Davalı ürünlerdeki hatanın kullanıcı hatasından kaynaklandığını, şirketleri tarafından gerekli tamiratların yapıldığını, davalının aktif dava ehliyeti olmadığını savunarak davanın reddini istemiştir.
Mahkemece, davanın tüzel kişiliği olmayan Sağlık Bakanlığına bağlı Darıca Farabi Devlet Hastanesi Başhekimliğince açılamayacağı gerekçesiyle davanın husumet ehliyeti yokluğundan reddine karar verilmiş; hüküm, davacı tarafından temyiz edilmiştir.

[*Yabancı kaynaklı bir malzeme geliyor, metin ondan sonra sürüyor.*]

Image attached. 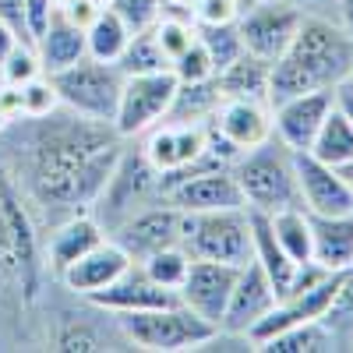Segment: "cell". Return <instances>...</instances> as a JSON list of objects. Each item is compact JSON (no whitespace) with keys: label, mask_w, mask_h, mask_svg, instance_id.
<instances>
[{"label":"cell","mask_w":353,"mask_h":353,"mask_svg":"<svg viewBox=\"0 0 353 353\" xmlns=\"http://www.w3.org/2000/svg\"><path fill=\"white\" fill-rule=\"evenodd\" d=\"M0 134L21 149L8 170V181L25 198L28 212L39 205L46 212H61V219L85 212L96 201L124 149V138L113 131V124L88 121L64 106L46 117L11 121Z\"/></svg>","instance_id":"1"},{"label":"cell","mask_w":353,"mask_h":353,"mask_svg":"<svg viewBox=\"0 0 353 353\" xmlns=\"http://www.w3.org/2000/svg\"><path fill=\"white\" fill-rule=\"evenodd\" d=\"M353 74V36L332 14H304L297 36L272 61L269 71V106L314 92L336 88Z\"/></svg>","instance_id":"2"},{"label":"cell","mask_w":353,"mask_h":353,"mask_svg":"<svg viewBox=\"0 0 353 353\" xmlns=\"http://www.w3.org/2000/svg\"><path fill=\"white\" fill-rule=\"evenodd\" d=\"M230 170L237 176V188L251 212L304 209L297 191V170H293V149H286L276 134L241 152Z\"/></svg>","instance_id":"3"},{"label":"cell","mask_w":353,"mask_h":353,"mask_svg":"<svg viewBox=\"0 0 353 353\" xmlns=\"http://www.w3.org/2000/svg\"><path fill=\"white\" fill-rule=\"evenodd\" d=\"M159 201H166L163 173L149 163V156H145L141 149L124 145L121 159L113 163L106 184L96 194V201L88 205V212L99 219V226L106 230V237H110L124 219H131L134 212L149 209V205H159Z\"/></svg>","instance_id":"4"},{"label":"cell","mask_w":353,"mask_h":353,"mask_svg":"<svg viewBox=\"0 0 353 353\" xmlns=\"http://www.w3.org/2000/svg\"><path fill=\"white\" fill-rule=\"evenodd\" d=\"M117 329L134 350L152 353H173V350H198L205 339L216 332L205 318H198L184 304L170 307H145V311H117Z\"/></svg>","instance_id":"5"},{"label":"cell","mask_w":353,"mask_h":353,"mask_svg":"<svg viewBox=\"0 0 353 353\" xmlns=\"http://www.w3.org/2000/svg\"><path fill=\"white\" fill-rule=\"evenodd\" d=\"M124 78L128 74L121 71V64L96 61V57H88V53L78 64L50 74V81L57 88V99H61L64 110L88 117V121H106V124H113Z\"/></svg>","instance_id":"6"},{"label":"cell","mask_w":353,"mask_h":353,"mask_svg":"<svg viewBox=\"0 0 353 353\" xmlns=\"http://www.w3.org/2000/svg\"><path fill=\"white\" fill-rule=\"evenodd\" d=\"M181 248L191 258L244 265L251 258V216H248V209L184 212Z\"/></svg>","instance_id":"7"},{"label":"cell","mask_w":353,"mask_h":353,"mask_svg":"<svg viewBox=\"0 0 353 353\" xmlns=\"http://www.w3.org/2000/svg\"><path fill=\"white\" fill-rule=\"evenodd\" d=\"M173 92H176V74L173 71L128 74L124 88H121V103H117V113H113V131L124 141L141 138L145 131L156 128L166 117Z\"/></svg>","instance_id":"8"},{"label":"cell","mask_w":353,"mask_h":353,"mask_svg":"<svg viewBox=\"0 0 353 353\" xmlns=\"http://www.w3.org/2000/svg\"><path fill=\"white\" fill-rule=\"evenodd\" d=\"M304 11L293 0H254V4L241 8L237 14V32L248 53L261 57V61H276V57L290 46L297 36Z\"/></svg>","instance_id":"9"},{"label":"cell","mask_w":353,"mask_h":353,"mask_svg":"<svg viewBox=\"0 0 353 353\" xmlns=\"http://www.w3.org/2000/svg\"><path fill=\"white\" fill-rule=\"evenodd\" d=\"M241 265H226V261H209V258H191L188 265V276L176 290L184 307H191L198 318H205L209 325L219 329L226 301H230V290L237 283Z\"/></svg>","instance_id":"10"},{"label":"cell","mask_w":353,"mask_h":353,"mask_svg":"<svg viewBox=\"0 0 353 353\" xmlns=\"http://www.w3.org/2000/svg\"><path fill=\"white\" fill-rule=\"evenodd\" d=\"M293 170H297L301 205L311 216H346V212H353V184L336 166L314 159L311 152H293Z\"/></svg>","instance_id":"11"},{"label":"cell","mask_w":353,"mask_h":353,"mask_svg":"<svg viewBox=\"0 0 353 353\" xmlns=\"http://www.w3.org/2000/svg\"><path fill=\"white\" fill-rule=\"evenodd\" d=\"M181 223H184V212L173 209L170 201H159V205L134 212L131 219H124L110 233V241L121 244L131 261H141L170 244H181Z\"/></svg>","instance_id":"12"},{"label":"cell","mask_w":353,"mask_h":353,"mask_svg":"<svg viewBox=\"0 0 353 353\" xmlns=\"http://www.w3.org/2000/svg\"><path fill=\"white\" fill-rule=\"evenodd\" d=\"M276 301H279V290L272 286L269 272H265L254 258H248L241 265V272H237V283H233V290H230V301H226L219 329L248 336L258 321L276 307Z\"/></svg>","instance_id":"13"},{"label":"cell","mask_w":353,"mask_h":353,"mask_svg":"<svg viewBox=\"0 0 353 353\" xmlns=\"http://www.w3.org/2000/svg\"><path fill=\"white\" fill-rule=\"evenodd\" d=\"M332 106H336V88H314V92L290 96L272 106V131L286 149L307 152Z\"/></svg>","instance_id":"14"},{"label":"cell","mask_w":353,"mask_h":353,"mask_svg":"<svg viewBox=\"0 0 353 353\" xmlns=\"http://www.w3.org/2000/svg\"><path fill=\"white\" fill-rule=\"evenodd\" d=\"M166 201L181 212H219V209H248L233 170H201L181 176L166 188Z\"/></svg>","instance_id":"15"},{"label":"cell","mask_w":353,"mask_h":353,"mask_svg":"<svg viewBox=\"0 0 353 353\" xmlns=\"http://www.w3.org/2000/svg\"><path fill=\"white\" fill-rule=\"evenodd\" d=\"M88 304H96L99 311L106 314H117V311H145V307H170V304H181L176 290H166L159 286L149 272H145L141 261H131L128 269L117 276L110 286H103L99 293L85 297Z\"/></svg>","instance_id":"16"},{"label":"cell","mask_w":353,"mask_h":353,"mask_svg":"<svg viewBox=\"0 0 353 353\" xmlns=\"http://www.w3.org/2000/svg\"><path fill=\"white\" fill-rule=\"evenodd\" d=\"M205 149V124H173V121H159L156 128H149L141 134V152L149 156V163L170 176L176 170L191 166Z\"/></svg>","instance_id":"17"},{"label":"cell","mask_w":353,"mask_h":353,"mask_svg":"<svg viewBox=\"0 0 353 353\" xmlns=\"http://www.w3.org/2000/svg\"><path fill=\"white\" fill-rule=\"evenodd\" d=\"M128 265H131L128 251L117 244V241L106 237V241H99L92 251H85L78 261H71L57 279H61V286L71 293V297L85 301V297H92V293H99L103 286H110L117 276L128 269Z\"/></svg>","instance_id":"18"},{"label":"cell","mask_w":353,"mask_h":353,"mask_svg":"<svg viewBox=\"0 0 353 353\" xmlns=\"http://www.w3.org/2000/svg\"><path fill=\"white\" fill-rule=\"evenodd\" d=\"M209 124L216 131H223L241 152L254 149V145L269 141L276 134L272 131V106L265 99H223Z\"/></svg>","instance_id":"19"},{"label":"cell","mask_w":353,"mask_h":353,"mask_svg":"<svg viewBox=\"0 0 353 353\" xmlns=\"http://www.w3.org/2000/svg\"><path fill=\"white\" fill-rule=\"evenodd\" d=\"M99 241H106V230L92 212H74L64 216L61 223H53L46 233V269L53 276H61L71 261H78L85 251H92Z\"/></svg>","instance_id":"20"},{"label":"cell","mask_w":353,"mask_h":353,"mask_svg":"<svg viewBox=\"0 0 353 353\" xmlns=\"http://www.w3.org/2000/svg\"><path fill=\"white\" fill-rule=\"evenodd\" d=\"M311 261H318L329 272L353 269V212L311 216Z\"/></svg>","instance_id":"21"},{"label":"cell","mask_w":353,"mask_h":353,"mask_svg":"<svg viewBox=\"0 0 353 353\" xmlns=\"http://www.w3.org/2000/svg\"><path fill=\"white\" fill-rule=\"evenodd\" d=\"M36 53H39V64H43V74H53V71H64L71 64H78L81 57L88 53L85 50V28H78L74 21H68L61 14V8L53 11L46 32L32 43Z\"/></svg>","instance_id":"22"},{"label":"cell","mask_w":353,"mask_h":353,"mask_svg":"<svg viewBox=\"0 0 353 353\" xmlns=\"http://www.w3.org/2000/svg\"><path fill=\"white\" fill-rule=\"evenodd\" d=\"M269 71H272L269 61L244 50L237 61H230L223 71H216V85H219L223 99H265L269 103Z\"/></svg>","instance_id":"23"},{"label":"cell","mask_w":353,"mask_h":353,"mask_svg":"<svg viewBox=\"0 0 353 353\" xmlns=\"http://www.w3.org/2000/svg\"><path fill=\"white\" fill-rule=\"evenodd\" d=\"M223 92L216 85V74L205 78V81H176V92L170 99V110L163 121L173 124H209L212 113L219 110Z\"/></svg>","instance_id":"24"},{"label":"cell","mask_w":353,"mask_h":353,"mask_svg":"<svg viewBox=\"0 0 353 353\" xmlns=\"http://www.w3.org/2000/svg\"><path fill=\"white\" fill-rule=\"evenodd\" d=\"M258 350H265V353H329V350H339V343L325 321L314 318V321H301V325H290V329L276 332Z\"/></svg>","instance_id":"25"},{"label":"cell","mask_w":353,"mask_h":353,"mask_svg":"<svg viewBox=\"0 0 353 353\" xmlns=\"http://www.w3.org/2000/svg\"><path fill=\"white\" fill-rule=\"evenodd\" d=\"M128 39H131L128 21L117 14L110 4L92 18V25L85 28V50H88V57H96V61L117 64L121 53H124V46H128Z\"/></svg>","instance_id":"26"},{"label":"cell","mask_w":353,"mask_h":353,"mask_svg":"<svg viewBox=\"0 0 353 353\" xmlns=\"http://www.w3.org/2000/svg\"><path fill=\"white\" fill-rule=\"evenodd\" d=\"M307 152H311L314 159H321V163L336 166V170L353 159V124L346 121L336 106L329 110L325 121H321V128H318V134H314V141H311Z\"/></svg>","instance_id":"27"},{"label":"cell","mask_w":353,"mask_h":353,"mask_svg":"<svg viewBox=\"0 0 353 353\" xmlns=\"http://www.w3.org/2000/svg\"><path fill=\"white\" fill-rule=\"evenodd\" d=\"M269 223H272V233L279 248L290 254V261H311V216L307 209H279V212H269Z\"/></svg>","instance_id":"28"},{"label":"cell","mask_w":353,"mask_h":353,"mask_svg":"<svg viewBox=\"0 0 353 353\" xmlns=\"http://www.w3.org/2000/svg\"><path fill=\"white\" fill-rule=\"evenodd\" d=\"M14 293H25V301L36 297V279L28 276L25 261L11 241V230L4 223V212H0V301L14 297Z\"/></svg>","instance_id":"29"},{"label":"cell","mask_w":353,"mask_h":353,"mask_svg":"<svg viewBox=\"0 0 353 353\" xmlns=\"http://www.w3.org/2000/svg\"><path fill=\"white\" fill-rule=\"evenodd\" d=\"M121 71L124 74H152V71H170V61L163 46L156 43V32L152 28H141V32H131L124 53H121Z\"/></svg>","instance_id":"30"},{"label":"cell","mask_w":353,"mask_h":353,"mask_svg":"<svg viewBox=\"0 0 353 353\" xmlns=\"http://www.w3.org/2000/svg\"><path fill=\"white\" fill-rule=\"evenodd\" d=\"M194 36L201 39V46L209 50L216 71H223L230 61H237L244 53L241 32H237V21H226V25H194Z\"/></svg>","instance_id":"31"},{"label":"cell","mask_w":353,"mask_h":353,"mask_svg":"<svg viewBox=\"0 0 353 353\" xmlns=\"http://www.w3.org/2000/svg\"><path fill=\"white\" fill-rule=\"evenodd\" d=\"M325 325L332 329L339 350H350V339H353V269H346L339 276V286H336V297L325 311Z\"/></svg>","instance_id":"32"},{"label":"cell","mask_w":353,"mask_h":353,"mask_svg":"<svg viewBox=\"0 0 353 353\" xmlns=\"http://www.w3.org/2000/svg\"><path fill=\"white\" fill-rule=\"evenodd\" d=\"M141 265H145V272H149L159 286L181 290V283L188 276V265H191V254L181 244H170V248H163V251H156L149 258H141Z\"/></svg>","instance_id":"33"},{"label":"cell","mask_w":353,"mask_h":353,"mask_svg":"<svg viewBox=\"0 0 353 353\" xmlns=\"http://www.w3.org/2000/svg\"><path fill=\"white\" fill-rule=\"evenodd\" d=\"M50 350H81V353H92V350H117V346H110V339L96 325H88L85 318H78V321H61V329L50 336Z\"/></svg>","instance_id":"34"},{"label":"cell","mask_w":353,"mask_h":353,"mask_svg":"<svg viewBox=\"0 0 353 353\" xmlns=\"http://www.w3.org/2000/svg\"><path fill=\"white\" fill-rule=\"evenodd\" d=\"M43 74V64H39V53L32 43H14V50L0 61V81L8 85H25Z\"/></svg>","instance_id":"35"},{"label":"cell","mask_w":353,"mask_h":353,"mask_svg":"<svg viewBox=\"0 0 353 353\" xmlns=\"http://www.w3.org/2000/svg\"><path fill=\"white\" fill-rule=\"evenodd\" d=\"M170 71L176 74V81H205V78H212V74H216V64H212L209 50L201 46V39L194 36V43H191V46L170 64Z\"/></svg>","instance_id":"36"},{"label":"cell","mask_w":353,"mask_h":353,"mask_svg":"<svg viewBox=\"0 0 353 353\" xmlns=\"http://www.w3.org/2000/svg\"><path fill=\"white\" fill-rule=\"evenodd\" d=\"M18 88H21V113H25V117H46V113H53L57 106H61L50 74H39V78L25 81V85H18Z\"/></svg>","instance_id":"37"},{"label":"cell","mask_w":353,"mask_h":353,"mask_svg":"<svg viewBox=\"0 0 353 353\" xmlns=\"http://www.w3.org/2000/svg\"><path fill=\"white\" fill-rule=\"evenodd\" d=\"M110 8L128 21L131 32H141V28H152L159 21L163 0H110Z\"/></svg>","instance_id":"38"},{"label":"cell","mask_w":353,"mask_h":353,"mask_svg":"<svg viewBox=\"0 0 353 353\" xmlns=\"http://www.w3.org/2000/svg\"><path fill=\"white\" fill-rule=\"evenodd\" d=\"M241 0H191V18L194 25H226L237 21Z\"/></svg>","instance_id":"39"},{"label":"cell","mask_w":353,"mask_h":353,"mask_svg":"<svg viewBox=\"0 0 353 353\" xmlns=\"http://www.w3.org/2000/svg\"><path fill=\"white\" fill-rule=\"evenodd\" d=\"M53 11H57L53 0H25V36H28V43H36L46 32Z\"/></svg>","instance_id":"40"},{"label":"cell","mask_w":353,"mask_h":353,"mask_svg":"<svg viewBox=\"0 0 353 353\" xmlns=\"http://www.w3.org/2000/svg\"><path fill=\"white\" fill-rule=\"evenodd\" d=\"M106 4H99V0H68V4L61 8V14L68 18V21H74L78 28H88L92 25V18L103 11Z\"/></svg>","instance_id":"41"},{"label":"cell","mask_w":353,"mask_h":353,"mask_svg":"<svg viewBox=\"0 0 353 353\" xmlns=\"http://www.w3.org/2000/svg\"><path fill=\"white\" fill-rule=\"evenodd\" d=\"M0 18L14 28L21 43H28V36H25V0H0Z\"/></svg>","instance_id":"42"},{"label":"cell","mask_w":353,"mask_h":353,"mask_svg":"<svg viewBox=\"0 0 353 353\" xmlns=\"http://www.w3.org/2000/svg\"><path fill=\"white\" fill-rule=\"evenodd\" d=\"M293 4H297L304 14H332V11H339V0H293Z\"/></svg>","instance_id":"43"},{"label":"cell","mask_w":353,"mask_h":353,"mask_svg":"<svg viewBox=\"0 0 353 353\" xmlns=\"http://www.w3.org/2000/svg\"><path fill=\"white\" fill-rule=\"evenodd\" d=\"M336 110L353 124V85H346V81L336 85Z\"/></svg>","instance_id":"44"},{"label":"cell","mask_w":353,"mask_h":353,"mask_svg":"<svg viewBox=\"0 0 353 353\" xmlns=\"http://www.w3.org/2000/svg\"><path fill=\"white\" fill-rule=\"evenodd\" d=\"M14 43H21V39H18V32H14V28H11L4 18H0V61H4V57L14 50Z\"/></svg>","instance_id":"45"},{"label":"cell","mask_w":353,"mask_h":353,"mask_svg":"<svg viewBox=\"0 0 353 353\" xmlns=\"http://www.w3.org/2000/svg\"><path fill=\"white\" fill-rule=\"evenodd\" d=\"M336 18L343 21V28L353 36V0H339V11H336Z\"/></svg>","instance_id":"46"},{"label":"cell","mask_w":353,"mask_h":353,"mask_svg":"<svg viewBox=\"0 0 353 353\" xmlns=\"http://www.w3.org/2000/svg\"><path fill=\"white\" fill-rule=\"evenodd\" d=\"M163 8H176V11H191V0H163Z\"/></svg>","instance_id":"47"},{"label":"cell","mask_w":353,"mask_h":353,"mask_svg":"<svg viewBox=\"0 0 353 353\" xmlns=\"http://www.w3.org/2000/svg\"><path fill=\"white\" fill-rule=\"evenodd\" d=\"M339 173H343V176H346V181H350V184H353V159H350V163H346V166H339Z\"/></svg>","instance_id":"48"},{"label":"cell","mask_w":353,"mask_h":353,"mask_svg":"<svg viewBox=\"0 0 353 353\" xmlns=\"http://www.w3.org/2000/svg\"><path fill=\"white\" fill-rule=\"evenodd\" d=\"M248 4H254V0H241V8H248Z\"/></svg>","instance_id":"49"},{"label":"cell","mask_w":353,"mask_h":353,"mask_svg":"<svg viewBox=\"0 0 353 353\" xmlns=\"http://www.w3.org/2000/svg\"><path fill=\"white\" fill-rule=\"evenodd\" d=\"M4 128H8V124H4V117H0V131H4Z\"/></svg>","instance_id":"50"},{"label":"cell","mask_w":353,"mask_h":353,"mask_svg":"<svg viewBox=\"0 0 353 353\" xmlns=\"http://www.w3.org/2000/svg\"><path fill=\"white\" fill-rule=\"evenodd\" d=\"M346 85H353V74H350V81H346Z\"/></svg>","instance_id":"51"},{"label":"cell","mask_w":353,"mask_h":353,"mask_svg":"<svg viewBox=\"0 0 353 353\" xmlns=\"http://www.w3.org/2000/svg\"><path fill=\"white\" fill-rule=\"evenodd\" d=\"M99 4H110V0H99Z\"/></svg>","instance_id":"52"},{"label":"cell","mask_w":353,"mask_h":353,"mask_svg":"<svg viewBox=\"0 0 353 353\" xmlns=\"http://www.w3.org/2000/svg\"><path fill=\"white\" fill-rule=\"evenodd\" d=\"M350 350H353V339H350Z\"/></svg>","instance_id":"53"}]
</instances>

1-)Davacı dava dilekçesinde Sağlık Bakanlığı Darıca Devlet Hastanesi olarak gösterilmiş ise de; esasen davanın Sağlık Bakanlığı tarafından açıldığının kabulü gerekir, kaldı ki davada davacıyı Sağlık Bakanlığının Hazine Avukatı temsil etmiş ve yargılamaya Hazine vekili katılmıştır. Davanın açılış şekline göre bir an davanın Darıca Devlet Hastanesi tarafından açıldığı kabul edilse bile, yukarda belirtilen usuli eksikliğin yerine getirildiği, bunun taraf değişikliği olarak kabul edilmesinin mümkün olmadığı, aksi düşüncenin dava usul ve ekonomisine de aykırı olduğunun kabulü gerekmektedir. Böyle olunca mahkemece işin esasına girilerek hasıl olunacak sonuca uygun karar vermek gerekirken yazılı şekilde hüküm kurulmuş olması usul ve yasaya aykırı olup, bozmayı gerektirir.
2-)Bozma nedenine göre, davacının diğer temyiz itirazlarının incelenmesine gerek görülmemiştir.
SONUÇ : Yukarıda ( 1) numaralı bentte açıklanan nedenlerle; kararın davacı yararına BOZULMASINA, ( 2) numaralı bent uyarınca davacının diğer temyiz itirazlarının incelenmesine yer olmadığına, 30.11.2011 tarihinde oybirliğiyle karar verildi.